O terceiro e último aspecto está relacionada à articulação – ou a perda dela – entre a academia e os movimentos sociais, neste caso, os feministas. Para Costa e Sardenberg (2014), este campo de estudos se despolitizou em função do afastamento entre a academia e os movimentos feministas, já que, historicamente há uma constante troca de conhecimentos entre estes âmbitos. Nesse sentido, se faz importante que os estudos de gênero estejam cada vez mais comprometidos politicamente com a minimização das relações de desigualdade, que marcam as relações de gênero como uma saída e uma afirmação da articulação entre ciência e política, e do compromisso da ciência com a mudança social.

Será possível ver a frente, que essa articulação se mantém de alguma forma, uma vez que em nossa pesquisa e análise, pudemos compreender que as autoras e autores apontam para a construção de uma ciência engajada politicamente. Isso pode ser compreendido a partir da noção que de que os feminismos são modos de transformação social, em especial da desigualdade entre os gêneros, fala da manutenção do caráter político dos estudos feministas. Um outro aspecto que colabora para essa compreensão está na compreensão, de algumas das pesquisas analisadas, da importância em produzir cientificamente em articulação com as militantes, ou com as mulheres que fazem parte do cenário político feminista. Nesse sentido, há uma preocupação ético-política em construir e fazer uso de ferramentas metodológicas que produzam essa participação de forma mais efetiva.

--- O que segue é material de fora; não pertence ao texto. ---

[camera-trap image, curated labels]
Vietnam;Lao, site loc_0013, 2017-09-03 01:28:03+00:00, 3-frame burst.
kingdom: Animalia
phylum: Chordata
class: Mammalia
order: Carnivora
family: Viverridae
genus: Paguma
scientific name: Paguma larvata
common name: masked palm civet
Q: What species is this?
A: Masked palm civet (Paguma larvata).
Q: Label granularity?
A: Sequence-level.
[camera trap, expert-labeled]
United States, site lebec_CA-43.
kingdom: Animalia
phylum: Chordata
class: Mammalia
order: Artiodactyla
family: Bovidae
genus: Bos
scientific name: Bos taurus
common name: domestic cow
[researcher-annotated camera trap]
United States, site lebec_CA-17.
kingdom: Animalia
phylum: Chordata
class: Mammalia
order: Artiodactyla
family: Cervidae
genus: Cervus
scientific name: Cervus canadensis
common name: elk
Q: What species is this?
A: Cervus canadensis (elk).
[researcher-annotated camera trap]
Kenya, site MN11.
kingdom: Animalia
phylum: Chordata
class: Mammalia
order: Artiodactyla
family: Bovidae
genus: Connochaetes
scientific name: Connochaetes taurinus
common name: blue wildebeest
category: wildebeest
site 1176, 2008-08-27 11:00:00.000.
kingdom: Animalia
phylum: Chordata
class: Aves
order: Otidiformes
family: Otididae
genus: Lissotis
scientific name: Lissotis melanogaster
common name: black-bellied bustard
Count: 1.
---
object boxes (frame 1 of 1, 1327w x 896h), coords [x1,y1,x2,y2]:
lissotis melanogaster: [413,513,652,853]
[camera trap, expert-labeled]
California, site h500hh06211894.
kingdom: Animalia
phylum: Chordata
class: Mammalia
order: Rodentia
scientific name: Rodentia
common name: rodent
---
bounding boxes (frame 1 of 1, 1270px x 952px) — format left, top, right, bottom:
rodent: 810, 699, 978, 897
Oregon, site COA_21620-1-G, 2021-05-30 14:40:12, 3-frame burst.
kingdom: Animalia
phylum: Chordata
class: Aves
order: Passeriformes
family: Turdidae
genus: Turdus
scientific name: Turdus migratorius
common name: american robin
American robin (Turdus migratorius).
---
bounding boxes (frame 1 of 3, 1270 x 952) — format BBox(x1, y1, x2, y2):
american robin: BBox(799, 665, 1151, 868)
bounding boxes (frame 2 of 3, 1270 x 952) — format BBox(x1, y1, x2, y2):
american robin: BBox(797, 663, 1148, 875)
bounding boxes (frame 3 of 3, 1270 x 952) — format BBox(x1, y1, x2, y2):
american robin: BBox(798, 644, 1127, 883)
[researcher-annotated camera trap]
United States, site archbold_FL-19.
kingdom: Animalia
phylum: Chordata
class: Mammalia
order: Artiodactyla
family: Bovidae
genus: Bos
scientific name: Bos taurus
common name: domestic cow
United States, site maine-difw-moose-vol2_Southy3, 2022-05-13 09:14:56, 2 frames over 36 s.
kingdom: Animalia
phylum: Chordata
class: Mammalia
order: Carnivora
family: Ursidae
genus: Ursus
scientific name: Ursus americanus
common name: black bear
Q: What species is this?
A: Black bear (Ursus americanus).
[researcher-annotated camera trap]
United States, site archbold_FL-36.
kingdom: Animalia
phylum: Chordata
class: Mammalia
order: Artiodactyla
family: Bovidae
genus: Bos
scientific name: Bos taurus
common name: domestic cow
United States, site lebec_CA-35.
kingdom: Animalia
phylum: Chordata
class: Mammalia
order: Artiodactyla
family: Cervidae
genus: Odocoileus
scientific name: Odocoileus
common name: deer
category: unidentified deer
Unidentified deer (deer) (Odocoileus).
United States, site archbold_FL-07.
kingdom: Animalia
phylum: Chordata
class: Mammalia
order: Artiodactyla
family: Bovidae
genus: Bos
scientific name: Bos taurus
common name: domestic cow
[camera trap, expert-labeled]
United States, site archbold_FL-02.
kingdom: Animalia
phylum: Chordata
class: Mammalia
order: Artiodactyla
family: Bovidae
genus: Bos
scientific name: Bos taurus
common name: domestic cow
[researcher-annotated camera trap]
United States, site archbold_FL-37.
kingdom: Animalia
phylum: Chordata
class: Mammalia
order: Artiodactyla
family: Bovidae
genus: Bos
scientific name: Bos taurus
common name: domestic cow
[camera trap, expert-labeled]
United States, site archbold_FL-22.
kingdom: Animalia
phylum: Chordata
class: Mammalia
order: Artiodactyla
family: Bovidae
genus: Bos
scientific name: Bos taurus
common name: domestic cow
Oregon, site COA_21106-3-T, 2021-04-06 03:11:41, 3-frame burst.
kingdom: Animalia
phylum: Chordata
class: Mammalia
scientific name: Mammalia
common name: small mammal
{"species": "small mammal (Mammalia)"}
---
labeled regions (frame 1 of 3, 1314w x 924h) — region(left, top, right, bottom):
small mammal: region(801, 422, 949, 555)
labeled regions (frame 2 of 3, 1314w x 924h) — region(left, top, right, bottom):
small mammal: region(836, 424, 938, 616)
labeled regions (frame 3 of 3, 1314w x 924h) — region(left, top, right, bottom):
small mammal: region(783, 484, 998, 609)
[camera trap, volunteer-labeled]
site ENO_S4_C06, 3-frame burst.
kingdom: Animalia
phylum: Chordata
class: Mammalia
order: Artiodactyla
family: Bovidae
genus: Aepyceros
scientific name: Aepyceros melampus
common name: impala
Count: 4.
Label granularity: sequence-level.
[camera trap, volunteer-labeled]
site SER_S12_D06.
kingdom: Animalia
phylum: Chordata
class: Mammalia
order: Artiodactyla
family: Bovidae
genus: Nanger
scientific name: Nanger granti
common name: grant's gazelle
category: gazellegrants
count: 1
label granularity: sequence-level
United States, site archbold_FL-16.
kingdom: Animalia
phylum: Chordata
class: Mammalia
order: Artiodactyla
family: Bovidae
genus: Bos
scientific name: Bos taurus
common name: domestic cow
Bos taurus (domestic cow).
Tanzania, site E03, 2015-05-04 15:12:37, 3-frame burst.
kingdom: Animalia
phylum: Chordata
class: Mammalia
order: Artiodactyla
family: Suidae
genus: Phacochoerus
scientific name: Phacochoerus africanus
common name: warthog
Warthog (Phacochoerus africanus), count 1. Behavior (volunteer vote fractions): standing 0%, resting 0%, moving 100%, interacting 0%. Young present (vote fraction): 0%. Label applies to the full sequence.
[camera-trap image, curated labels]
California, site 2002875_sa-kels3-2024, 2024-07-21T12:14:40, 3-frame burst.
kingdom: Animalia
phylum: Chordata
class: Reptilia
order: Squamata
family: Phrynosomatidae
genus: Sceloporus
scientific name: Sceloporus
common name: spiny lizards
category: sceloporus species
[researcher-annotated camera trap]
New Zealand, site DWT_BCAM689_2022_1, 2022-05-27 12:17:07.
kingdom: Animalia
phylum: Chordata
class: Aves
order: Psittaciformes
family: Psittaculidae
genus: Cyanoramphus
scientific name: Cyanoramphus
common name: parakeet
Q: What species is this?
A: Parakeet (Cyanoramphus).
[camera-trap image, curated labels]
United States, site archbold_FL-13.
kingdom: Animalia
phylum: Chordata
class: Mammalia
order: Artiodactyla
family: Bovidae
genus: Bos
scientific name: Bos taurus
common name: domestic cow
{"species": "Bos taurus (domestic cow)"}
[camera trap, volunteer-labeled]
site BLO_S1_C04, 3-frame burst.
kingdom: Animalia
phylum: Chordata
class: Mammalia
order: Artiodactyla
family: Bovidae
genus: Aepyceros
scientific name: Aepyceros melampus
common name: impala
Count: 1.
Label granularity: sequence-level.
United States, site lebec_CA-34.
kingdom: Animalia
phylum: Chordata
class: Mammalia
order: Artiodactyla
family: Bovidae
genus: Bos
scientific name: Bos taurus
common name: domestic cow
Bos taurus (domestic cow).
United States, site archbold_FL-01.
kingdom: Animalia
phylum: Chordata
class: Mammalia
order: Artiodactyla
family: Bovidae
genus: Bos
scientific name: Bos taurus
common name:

Desse modo, ainda que haja uma falha na produção da articulação entre a academia e os movimentos feministas, ainda há aquelas que estão atentas a isto e têm se empenhado na construção e manutenção dessa linha de articulação. Então, o questionamento em torno da eficácia e/ou produção política em torno das teorias e análises do gênero produz a compreensão de formas de opressão complexas e distintas entre si. Pois, como afirma Matos (2008), existem efeitos desde o uso do conceito de gênero, com a desconstrução dos papéis sociais, mas também

Através de significados e re-significações produzidos e compartilhados na nova perspectiva analítica e que transversalizam dimensões de classe, etárias, raciais e sexuais, gênero tem tido o papel fundamental nas ciências humanas de denunciar e desmascarar ainda as estruturas modernas de muita opressão colonial, econômica, geracional, racista e sexista, que operam há séculos em espacialidades (espaço) e temporalidades (tempo) distintas de realidade e condição humanas. (p. 336).